Starting out as a trio featuring Billy Moretti on drums and Chuck Perry on bass, Eric & The Nothing went through an evolution of player changes before arriving at a line-up that pushed the band to record a full-length album.
“I’m playing with some seriously talented friends, these guys are the real deal,” Shane gushes. “All of these guys are seasoned vets. Bob Giusti on drums is a RI Hall of Fame-certified boss. On bass we have the one and only Joe Principe. Billy and I have been working on this since the start, we bounce ideas off each other and he is now bringing some great guitar work and doo-wop vocal harmonies. We’ve evolved to our final form.”

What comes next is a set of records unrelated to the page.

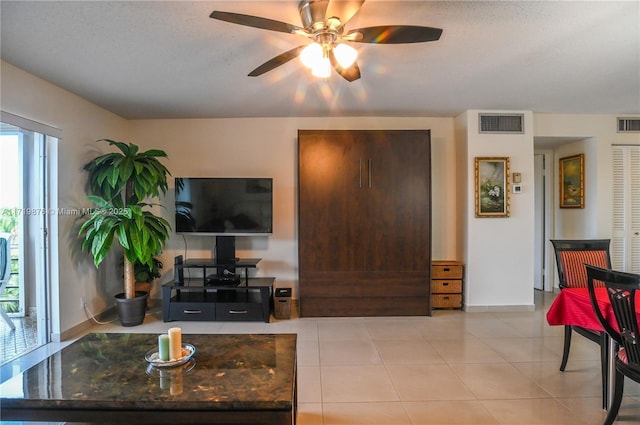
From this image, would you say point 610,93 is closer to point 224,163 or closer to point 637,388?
point 637,388

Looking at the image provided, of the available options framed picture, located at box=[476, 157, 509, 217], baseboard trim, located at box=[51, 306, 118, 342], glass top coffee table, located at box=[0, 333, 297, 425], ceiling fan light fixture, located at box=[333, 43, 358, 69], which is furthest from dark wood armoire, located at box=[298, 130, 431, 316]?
baseboard trim, located at box=[51, 306, 118, 342]

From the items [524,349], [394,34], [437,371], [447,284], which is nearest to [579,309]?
[524,349]

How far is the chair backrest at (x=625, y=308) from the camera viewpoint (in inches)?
65.4

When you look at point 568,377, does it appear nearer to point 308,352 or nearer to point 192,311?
point 308,352

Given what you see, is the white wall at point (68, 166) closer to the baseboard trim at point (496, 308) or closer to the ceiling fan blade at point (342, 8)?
the ceiling fan blade at point (342, 8)

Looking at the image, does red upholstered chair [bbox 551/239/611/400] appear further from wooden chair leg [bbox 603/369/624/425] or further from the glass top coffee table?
the glass top coffee table

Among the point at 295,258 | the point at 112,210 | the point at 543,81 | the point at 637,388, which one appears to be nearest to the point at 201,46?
the point at 112,210

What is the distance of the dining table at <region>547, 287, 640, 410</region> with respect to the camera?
6.40 ft

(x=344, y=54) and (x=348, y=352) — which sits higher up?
(x=344, y=54)

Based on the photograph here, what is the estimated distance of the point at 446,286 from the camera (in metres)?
4.11

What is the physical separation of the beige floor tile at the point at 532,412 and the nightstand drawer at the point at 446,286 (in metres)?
1.94

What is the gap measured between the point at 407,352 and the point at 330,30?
2644 mm

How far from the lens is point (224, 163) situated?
4379 mm

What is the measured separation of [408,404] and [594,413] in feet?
3.79
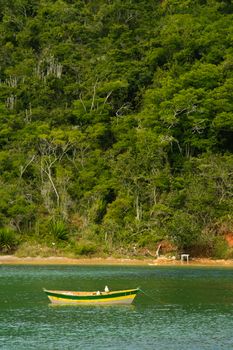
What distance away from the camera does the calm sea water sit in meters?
29.9

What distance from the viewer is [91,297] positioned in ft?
131

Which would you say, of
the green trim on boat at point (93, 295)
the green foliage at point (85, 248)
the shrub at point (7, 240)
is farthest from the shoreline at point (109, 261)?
the green trim on boat at point (93, 295)

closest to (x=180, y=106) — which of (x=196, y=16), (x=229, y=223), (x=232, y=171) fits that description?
(x=232, y=171)

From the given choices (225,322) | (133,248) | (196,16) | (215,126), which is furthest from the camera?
(196,16)

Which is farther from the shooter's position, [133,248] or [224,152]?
[224,152]

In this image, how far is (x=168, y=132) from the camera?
77812 mm

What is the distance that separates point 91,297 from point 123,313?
260cm

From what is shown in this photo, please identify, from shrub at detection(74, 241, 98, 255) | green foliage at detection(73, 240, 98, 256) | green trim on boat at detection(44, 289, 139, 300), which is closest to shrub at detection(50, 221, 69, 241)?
green foliage at detection(73, 240, 98, 256)

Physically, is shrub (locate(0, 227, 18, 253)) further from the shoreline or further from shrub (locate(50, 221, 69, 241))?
shrub (locate(50, 221, 69, 241))

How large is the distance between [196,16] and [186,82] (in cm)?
2055

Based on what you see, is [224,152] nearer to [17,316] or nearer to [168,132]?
[168,132]

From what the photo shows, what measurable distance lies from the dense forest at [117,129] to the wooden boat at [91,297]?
82.2 ft

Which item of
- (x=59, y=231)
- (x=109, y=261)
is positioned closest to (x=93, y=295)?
(x=109, y=261)

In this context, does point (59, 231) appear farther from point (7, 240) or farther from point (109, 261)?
point (109, 261)
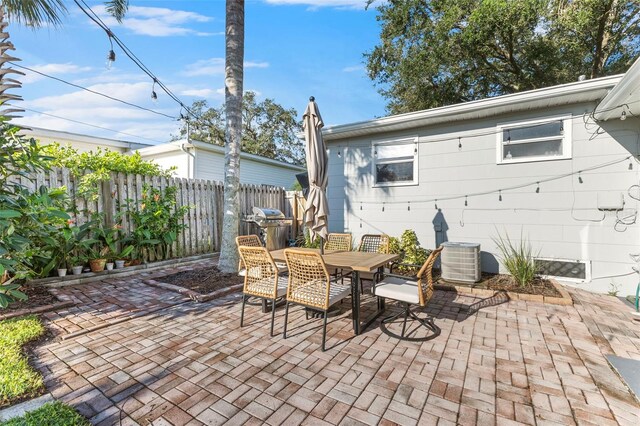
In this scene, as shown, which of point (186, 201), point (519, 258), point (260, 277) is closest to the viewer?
point (260, 277)

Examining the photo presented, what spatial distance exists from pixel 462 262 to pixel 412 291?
2.32m

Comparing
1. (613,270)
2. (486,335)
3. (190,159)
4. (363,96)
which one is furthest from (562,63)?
(190,159)

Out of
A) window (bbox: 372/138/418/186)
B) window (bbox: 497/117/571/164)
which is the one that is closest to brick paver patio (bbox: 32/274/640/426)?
window (bbox: 497/117/571/164)

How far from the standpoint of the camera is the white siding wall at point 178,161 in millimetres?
10334

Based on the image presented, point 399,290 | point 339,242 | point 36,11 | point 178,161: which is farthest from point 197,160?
point 399,290

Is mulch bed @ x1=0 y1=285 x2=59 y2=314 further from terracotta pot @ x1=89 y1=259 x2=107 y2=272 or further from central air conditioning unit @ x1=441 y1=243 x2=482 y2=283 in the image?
central air conditioning unit @ x1=441 y1=243 x2=482 y2=283

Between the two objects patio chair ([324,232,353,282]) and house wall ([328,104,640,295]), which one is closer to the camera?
house wall ([328,104,640,295])

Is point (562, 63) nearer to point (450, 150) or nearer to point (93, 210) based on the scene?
point (450, 150)

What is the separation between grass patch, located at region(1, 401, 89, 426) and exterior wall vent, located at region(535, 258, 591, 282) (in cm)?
630

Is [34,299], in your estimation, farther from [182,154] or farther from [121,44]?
[182,154]

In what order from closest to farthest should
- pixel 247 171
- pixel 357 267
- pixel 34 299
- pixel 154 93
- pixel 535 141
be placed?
pixel 357 267 < pixel 34 299 < pixel 535 141 < pixel 154 93 < pixel 247 171

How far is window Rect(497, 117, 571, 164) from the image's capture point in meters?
4.91

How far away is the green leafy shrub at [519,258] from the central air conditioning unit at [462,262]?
54cm

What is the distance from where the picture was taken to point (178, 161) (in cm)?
1069
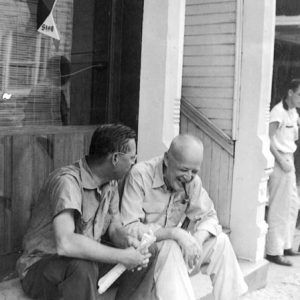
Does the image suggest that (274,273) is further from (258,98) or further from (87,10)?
(87,10)

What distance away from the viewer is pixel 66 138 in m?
4.32

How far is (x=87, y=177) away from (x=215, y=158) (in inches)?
86.7

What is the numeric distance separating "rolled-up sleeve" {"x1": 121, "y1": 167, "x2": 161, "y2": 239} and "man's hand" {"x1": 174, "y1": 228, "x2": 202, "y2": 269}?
22cm

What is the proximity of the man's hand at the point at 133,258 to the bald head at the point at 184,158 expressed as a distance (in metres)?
0.67

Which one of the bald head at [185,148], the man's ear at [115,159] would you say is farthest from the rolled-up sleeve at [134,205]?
the man's ear at [115,159]

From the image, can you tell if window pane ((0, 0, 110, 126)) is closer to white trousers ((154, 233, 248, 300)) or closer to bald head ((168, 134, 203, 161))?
bald head ((168, 134, 203, 161))

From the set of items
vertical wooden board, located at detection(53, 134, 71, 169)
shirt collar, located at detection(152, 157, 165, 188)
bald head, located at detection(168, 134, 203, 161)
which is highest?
bald head, located at detection(168, 134, 203, 161)

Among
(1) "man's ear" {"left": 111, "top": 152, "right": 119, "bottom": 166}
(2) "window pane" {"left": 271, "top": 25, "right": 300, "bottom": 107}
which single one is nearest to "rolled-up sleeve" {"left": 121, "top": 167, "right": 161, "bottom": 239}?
(1) "man's ear" {"left": 111, "top": 152, "right": 119, "bottom": 166}

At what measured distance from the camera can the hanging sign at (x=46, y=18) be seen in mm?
4117

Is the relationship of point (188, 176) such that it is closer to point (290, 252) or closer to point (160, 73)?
point (160, 73)

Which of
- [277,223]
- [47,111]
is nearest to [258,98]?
[277,223]

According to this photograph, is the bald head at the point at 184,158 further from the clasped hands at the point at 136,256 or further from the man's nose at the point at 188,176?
the clasped hands at the point at 136,256

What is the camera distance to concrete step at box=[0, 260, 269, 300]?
347 cm

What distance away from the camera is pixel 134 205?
12.6ft
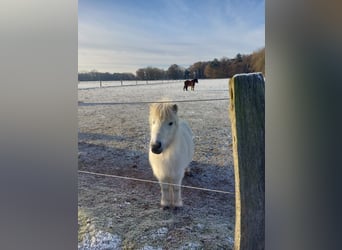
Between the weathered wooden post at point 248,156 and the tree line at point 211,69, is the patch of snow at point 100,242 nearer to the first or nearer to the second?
the weathered wooden post at point 248,156

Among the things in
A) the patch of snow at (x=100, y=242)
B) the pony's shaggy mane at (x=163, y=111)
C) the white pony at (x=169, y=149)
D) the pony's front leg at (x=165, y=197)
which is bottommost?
the patch of snow at (x=100, y=242)

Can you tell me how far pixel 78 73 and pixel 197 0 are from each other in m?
0.68

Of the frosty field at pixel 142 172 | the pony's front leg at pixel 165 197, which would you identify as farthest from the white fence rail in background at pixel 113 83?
the pony's front leg at pixel 165 197

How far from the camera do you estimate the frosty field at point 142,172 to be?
143 cm

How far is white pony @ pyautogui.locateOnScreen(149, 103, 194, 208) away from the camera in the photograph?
4.85 ft

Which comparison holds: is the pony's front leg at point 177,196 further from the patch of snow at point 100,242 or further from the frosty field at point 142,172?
the patch of snow at point 100,242

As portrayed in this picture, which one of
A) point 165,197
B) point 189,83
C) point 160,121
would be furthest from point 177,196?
point 189,83

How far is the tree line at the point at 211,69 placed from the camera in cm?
145

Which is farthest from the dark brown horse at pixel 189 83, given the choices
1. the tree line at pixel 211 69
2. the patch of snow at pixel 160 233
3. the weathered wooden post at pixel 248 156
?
the patch of snow at pixel 160 233

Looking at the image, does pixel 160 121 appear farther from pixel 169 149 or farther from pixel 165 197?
pixel 165 197

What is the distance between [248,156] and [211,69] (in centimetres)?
48

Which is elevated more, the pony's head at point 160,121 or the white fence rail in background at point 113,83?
the white fence rail in background at point 113,83
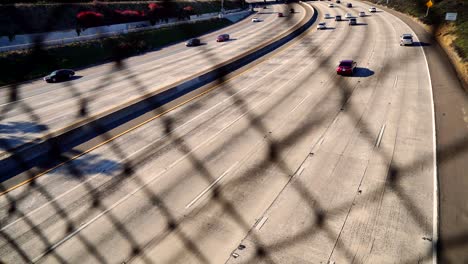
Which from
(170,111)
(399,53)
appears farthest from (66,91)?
(399,53)

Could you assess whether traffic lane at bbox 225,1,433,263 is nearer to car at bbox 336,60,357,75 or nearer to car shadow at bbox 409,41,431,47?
car at bbox 336,60,357,75

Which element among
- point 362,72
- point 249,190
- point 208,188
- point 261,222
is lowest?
point 208,188

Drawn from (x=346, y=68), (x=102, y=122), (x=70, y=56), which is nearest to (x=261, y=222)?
(x=102, y=122)

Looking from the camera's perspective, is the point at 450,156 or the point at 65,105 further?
the point at 65,105

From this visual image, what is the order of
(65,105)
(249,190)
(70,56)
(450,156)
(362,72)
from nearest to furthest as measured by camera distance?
(249,190) → (450,156) → (65,105) → (362,72) → (70,56)

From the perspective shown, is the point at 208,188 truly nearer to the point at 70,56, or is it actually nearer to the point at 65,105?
the point at 65,105

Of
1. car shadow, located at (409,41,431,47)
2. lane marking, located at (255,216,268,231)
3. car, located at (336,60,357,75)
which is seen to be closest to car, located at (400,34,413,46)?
car shadow, located at (409,41,431,47)

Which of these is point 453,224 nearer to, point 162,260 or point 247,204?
point 247,204

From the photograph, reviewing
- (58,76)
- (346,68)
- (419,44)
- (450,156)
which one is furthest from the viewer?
(419,44)
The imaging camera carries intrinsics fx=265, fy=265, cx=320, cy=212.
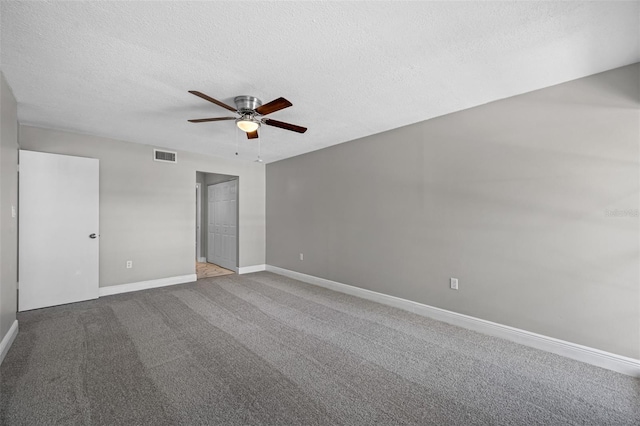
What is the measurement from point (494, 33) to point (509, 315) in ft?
8.56

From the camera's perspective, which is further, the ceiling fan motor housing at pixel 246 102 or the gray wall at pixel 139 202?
the gray wall at pixel 139 202

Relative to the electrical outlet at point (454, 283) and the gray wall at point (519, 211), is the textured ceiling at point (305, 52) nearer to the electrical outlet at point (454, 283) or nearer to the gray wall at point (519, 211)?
the gray wall at point (519, 211)

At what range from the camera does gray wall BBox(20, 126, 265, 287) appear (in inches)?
161

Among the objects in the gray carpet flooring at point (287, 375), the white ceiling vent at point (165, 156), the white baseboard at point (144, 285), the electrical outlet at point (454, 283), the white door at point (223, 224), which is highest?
the white ceiling vent at point (165, 156)

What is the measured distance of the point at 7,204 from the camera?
2562mm

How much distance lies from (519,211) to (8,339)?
16.9 ft

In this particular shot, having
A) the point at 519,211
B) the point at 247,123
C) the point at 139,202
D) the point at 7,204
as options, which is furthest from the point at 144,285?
the point at 519,211

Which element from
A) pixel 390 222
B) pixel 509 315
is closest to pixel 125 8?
pixel 390 222

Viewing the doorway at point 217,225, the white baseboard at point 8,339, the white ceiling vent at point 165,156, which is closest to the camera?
the white baseboard at point 8,339

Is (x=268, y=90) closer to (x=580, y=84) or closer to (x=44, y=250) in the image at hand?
(x=580, y=84)

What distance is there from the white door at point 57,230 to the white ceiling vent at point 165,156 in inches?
34.3

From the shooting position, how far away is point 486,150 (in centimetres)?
294

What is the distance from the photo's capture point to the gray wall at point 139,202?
4.10 metres

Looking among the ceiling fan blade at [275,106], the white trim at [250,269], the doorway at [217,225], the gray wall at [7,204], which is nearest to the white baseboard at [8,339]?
the gray wall at [7,204]
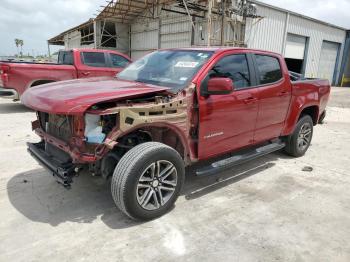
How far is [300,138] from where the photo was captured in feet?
18.2

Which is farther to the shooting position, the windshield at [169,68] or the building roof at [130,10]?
the building roof at [130,10]

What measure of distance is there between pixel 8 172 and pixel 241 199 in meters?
3.35

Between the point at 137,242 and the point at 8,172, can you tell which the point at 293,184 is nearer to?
the point at 137,242

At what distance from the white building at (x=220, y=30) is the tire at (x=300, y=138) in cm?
1087

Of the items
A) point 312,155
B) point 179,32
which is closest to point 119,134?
point 312,155

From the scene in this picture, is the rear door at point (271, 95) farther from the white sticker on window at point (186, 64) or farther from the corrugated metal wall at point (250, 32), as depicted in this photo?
the corrugated metal wall at point (250, 32)

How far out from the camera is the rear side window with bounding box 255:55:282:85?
440 centimetres

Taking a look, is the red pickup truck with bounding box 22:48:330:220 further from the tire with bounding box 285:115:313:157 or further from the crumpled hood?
the tire with bounding box 285:115:313:157

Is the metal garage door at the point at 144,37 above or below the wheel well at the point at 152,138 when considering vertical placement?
above

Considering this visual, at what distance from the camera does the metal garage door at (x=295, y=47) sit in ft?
66.7

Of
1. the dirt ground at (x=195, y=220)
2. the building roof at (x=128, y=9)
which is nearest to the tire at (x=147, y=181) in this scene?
the dirt ground at (x=195, y=220)

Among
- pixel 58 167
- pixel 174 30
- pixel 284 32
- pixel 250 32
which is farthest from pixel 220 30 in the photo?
pixel 58 167

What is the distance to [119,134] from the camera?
2.90 meters

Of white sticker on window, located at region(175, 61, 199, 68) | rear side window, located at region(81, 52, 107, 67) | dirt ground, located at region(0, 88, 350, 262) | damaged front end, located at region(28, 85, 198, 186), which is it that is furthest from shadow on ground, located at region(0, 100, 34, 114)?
white sticker on window, located at region(175, 61, 199, 68)
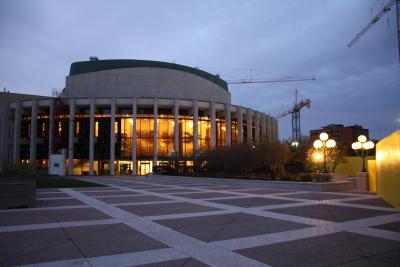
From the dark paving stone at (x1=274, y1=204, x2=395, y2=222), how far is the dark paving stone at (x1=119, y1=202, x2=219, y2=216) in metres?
2.87

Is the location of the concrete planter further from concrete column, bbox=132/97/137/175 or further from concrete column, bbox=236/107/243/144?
concrete column, bbox=236/107/243/144

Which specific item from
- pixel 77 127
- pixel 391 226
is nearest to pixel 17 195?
pixel 391 226

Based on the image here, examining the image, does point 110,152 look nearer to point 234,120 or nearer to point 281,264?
point 234,120

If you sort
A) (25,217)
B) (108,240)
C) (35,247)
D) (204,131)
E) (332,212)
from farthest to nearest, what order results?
(204,131) < (332,212) < (25,217) < (108,240) < (35,247)

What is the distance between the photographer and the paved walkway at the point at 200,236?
19.9 ft

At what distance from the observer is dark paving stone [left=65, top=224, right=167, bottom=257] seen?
6.70 meters

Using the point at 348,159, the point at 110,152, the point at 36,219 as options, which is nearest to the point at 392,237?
the point at 36,219

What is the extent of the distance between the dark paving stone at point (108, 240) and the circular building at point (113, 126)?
4614 cm

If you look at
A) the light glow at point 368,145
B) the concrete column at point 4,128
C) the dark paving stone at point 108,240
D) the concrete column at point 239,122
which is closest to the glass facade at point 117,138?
the concrete column at point 4,128

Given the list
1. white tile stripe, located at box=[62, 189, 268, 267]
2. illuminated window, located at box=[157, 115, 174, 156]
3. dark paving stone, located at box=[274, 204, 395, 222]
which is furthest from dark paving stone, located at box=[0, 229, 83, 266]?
illuminated window, located at box=[157, 115, 174, 156]

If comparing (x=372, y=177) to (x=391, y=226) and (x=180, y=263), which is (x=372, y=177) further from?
(x=180, y=263)

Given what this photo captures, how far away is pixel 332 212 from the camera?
11.4 m

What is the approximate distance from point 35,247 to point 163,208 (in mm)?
6080

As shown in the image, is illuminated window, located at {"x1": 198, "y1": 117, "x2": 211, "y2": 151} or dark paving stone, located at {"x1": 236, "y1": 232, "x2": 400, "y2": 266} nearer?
dark paving stone, located at {"x1": 236, "y1": 232, "x2": 400, "y2": 266}
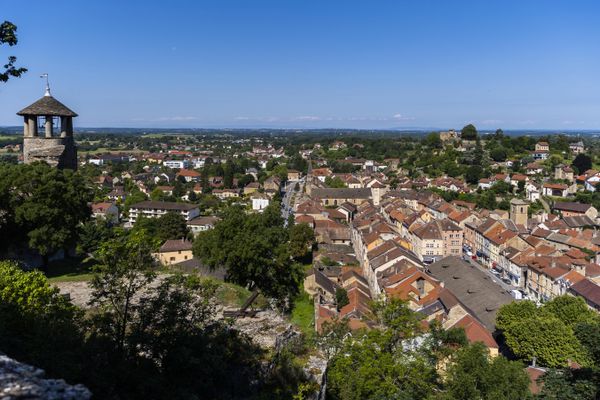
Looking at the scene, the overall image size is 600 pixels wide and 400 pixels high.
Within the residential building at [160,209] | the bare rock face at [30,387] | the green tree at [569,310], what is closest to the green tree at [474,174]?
the residential building at [160,209]

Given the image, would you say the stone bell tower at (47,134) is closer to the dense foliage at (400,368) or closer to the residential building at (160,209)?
the dense foliage at (400,368)

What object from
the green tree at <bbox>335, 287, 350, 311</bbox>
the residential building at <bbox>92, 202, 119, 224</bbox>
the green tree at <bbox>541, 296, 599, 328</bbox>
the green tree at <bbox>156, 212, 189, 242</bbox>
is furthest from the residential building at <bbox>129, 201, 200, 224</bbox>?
the green tree at <bbox>541, 296, 599, 328</bbox>

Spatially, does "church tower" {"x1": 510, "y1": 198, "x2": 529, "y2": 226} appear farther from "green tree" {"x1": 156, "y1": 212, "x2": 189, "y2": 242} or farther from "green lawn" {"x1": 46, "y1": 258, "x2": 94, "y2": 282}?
"green lawn" {"x1": 46, "y1": 258, "x2": 94, "y2": 282}

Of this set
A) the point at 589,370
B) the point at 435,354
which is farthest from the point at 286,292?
the point at 589,370

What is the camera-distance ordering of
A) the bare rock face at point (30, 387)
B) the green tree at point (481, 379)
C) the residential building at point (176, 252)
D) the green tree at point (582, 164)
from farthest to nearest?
the green tree at point (582, 164) < the residential building at point (176, 252) < the green tree at point (481, 379) < the bare rock face at point (30, 387)

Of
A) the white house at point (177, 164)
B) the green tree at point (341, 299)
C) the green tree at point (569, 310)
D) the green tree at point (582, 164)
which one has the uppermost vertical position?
the green tree at point (582, 164)

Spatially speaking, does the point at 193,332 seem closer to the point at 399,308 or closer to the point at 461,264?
the point at 399,308

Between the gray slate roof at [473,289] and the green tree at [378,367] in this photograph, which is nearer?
the green tree at [378,367]
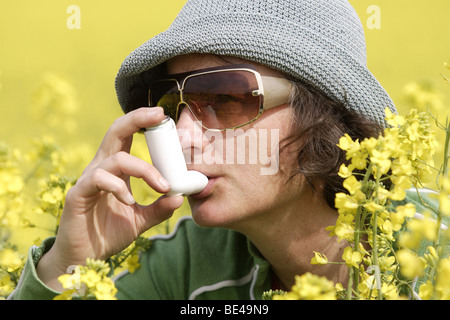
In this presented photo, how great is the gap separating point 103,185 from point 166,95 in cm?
39

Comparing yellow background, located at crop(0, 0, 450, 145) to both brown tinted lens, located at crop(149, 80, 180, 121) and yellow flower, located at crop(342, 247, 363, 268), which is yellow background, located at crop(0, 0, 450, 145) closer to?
brown tinted lens, located at crop(149, 80, 180, 121)

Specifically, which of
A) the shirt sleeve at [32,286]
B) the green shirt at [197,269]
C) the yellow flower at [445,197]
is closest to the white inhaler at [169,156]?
the shirt sleeve at [32,286]

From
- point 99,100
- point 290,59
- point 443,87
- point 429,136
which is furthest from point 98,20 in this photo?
point 429,136

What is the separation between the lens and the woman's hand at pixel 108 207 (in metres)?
1.26

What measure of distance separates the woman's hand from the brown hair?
0.35 m

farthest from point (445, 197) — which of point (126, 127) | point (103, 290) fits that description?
point (126, 127)

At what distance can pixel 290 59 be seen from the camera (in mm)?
1355

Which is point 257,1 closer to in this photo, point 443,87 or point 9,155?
point 9,155

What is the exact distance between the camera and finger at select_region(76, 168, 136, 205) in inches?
48.4

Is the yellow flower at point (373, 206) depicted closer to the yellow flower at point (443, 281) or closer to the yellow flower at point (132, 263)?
the yellow flower at point (443, 281)

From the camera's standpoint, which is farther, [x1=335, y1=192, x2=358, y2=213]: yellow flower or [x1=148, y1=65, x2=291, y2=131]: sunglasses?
[x1=148, y1=65, x2=291, y2=131]: sunglasses

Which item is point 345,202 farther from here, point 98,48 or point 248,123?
point 98,48

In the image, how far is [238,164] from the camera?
1369mm

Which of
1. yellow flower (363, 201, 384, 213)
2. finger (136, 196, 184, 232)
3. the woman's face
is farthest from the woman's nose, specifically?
yellow flower (363, 201, 384, 213)
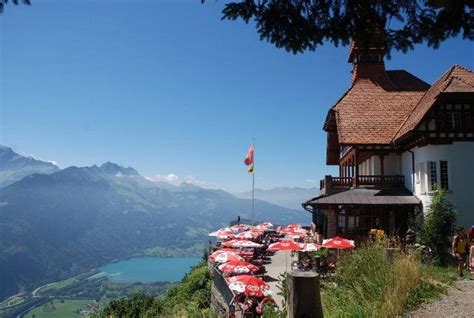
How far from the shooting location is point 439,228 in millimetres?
18391

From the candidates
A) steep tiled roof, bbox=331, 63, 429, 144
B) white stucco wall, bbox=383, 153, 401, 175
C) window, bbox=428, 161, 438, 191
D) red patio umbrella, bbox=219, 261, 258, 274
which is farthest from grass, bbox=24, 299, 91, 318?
window, bbox=428, 161, 438, 191

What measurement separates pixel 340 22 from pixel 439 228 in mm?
15747

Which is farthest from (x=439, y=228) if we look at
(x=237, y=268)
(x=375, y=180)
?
(x=237, y=268)

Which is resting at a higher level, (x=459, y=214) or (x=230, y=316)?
(x=459, y=214)

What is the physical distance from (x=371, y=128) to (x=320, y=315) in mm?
23067

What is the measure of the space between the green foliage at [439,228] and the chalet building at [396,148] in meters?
2.57

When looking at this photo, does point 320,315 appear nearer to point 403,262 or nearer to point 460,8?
point 460,8

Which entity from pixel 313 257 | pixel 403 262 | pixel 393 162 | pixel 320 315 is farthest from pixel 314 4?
pixel 393 162

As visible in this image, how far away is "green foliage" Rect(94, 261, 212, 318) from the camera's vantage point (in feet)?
70.5

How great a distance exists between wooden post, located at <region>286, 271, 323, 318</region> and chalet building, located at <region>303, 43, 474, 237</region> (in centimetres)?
1813

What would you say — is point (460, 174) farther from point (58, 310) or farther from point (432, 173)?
point (58, 310)

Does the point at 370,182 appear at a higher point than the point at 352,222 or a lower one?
higher

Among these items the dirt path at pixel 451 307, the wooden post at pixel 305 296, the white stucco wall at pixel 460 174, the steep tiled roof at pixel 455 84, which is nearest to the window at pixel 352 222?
the white stucco wall at pixel 460 174

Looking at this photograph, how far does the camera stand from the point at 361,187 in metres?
26.4
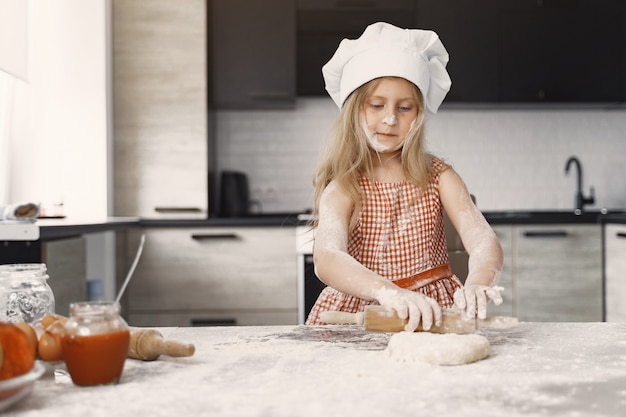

Eric & The Nothing has been playing many of the songs on their self-titled debut – which drops the night before Thanksgiving – for the better part of two years, and in that live atmosphere the band has cultivated an intimacy with both the songs and the sound of their band. At an Eric & The Nothing live show, the vibe and reverbed lushness of their sound is almost a band member in itself.
Eric & The Nothing further intrigues with a cult-like collection of lyrics and references with Easter eggs worthy of any obsessed following. Science fiction themes bubble up in Eric’s writing right alongside more serious contemplations on love and loss. What is most apparent is the earnestness in the plain-spoken lyrics.
“I think when you're writing about something that makes you feel a well of emotions, it can and should pour right out into the song so that someone who hears it can instantly understand and even identify with it,” Shane says. “Sometimes it’s an X-Files episode or Twin Peaks that inspires a song... a lot of these songs I wrote just going insane in a basement years ago, so some are about love, life and death, UFO cases, mental health... there’s a variety of themes.”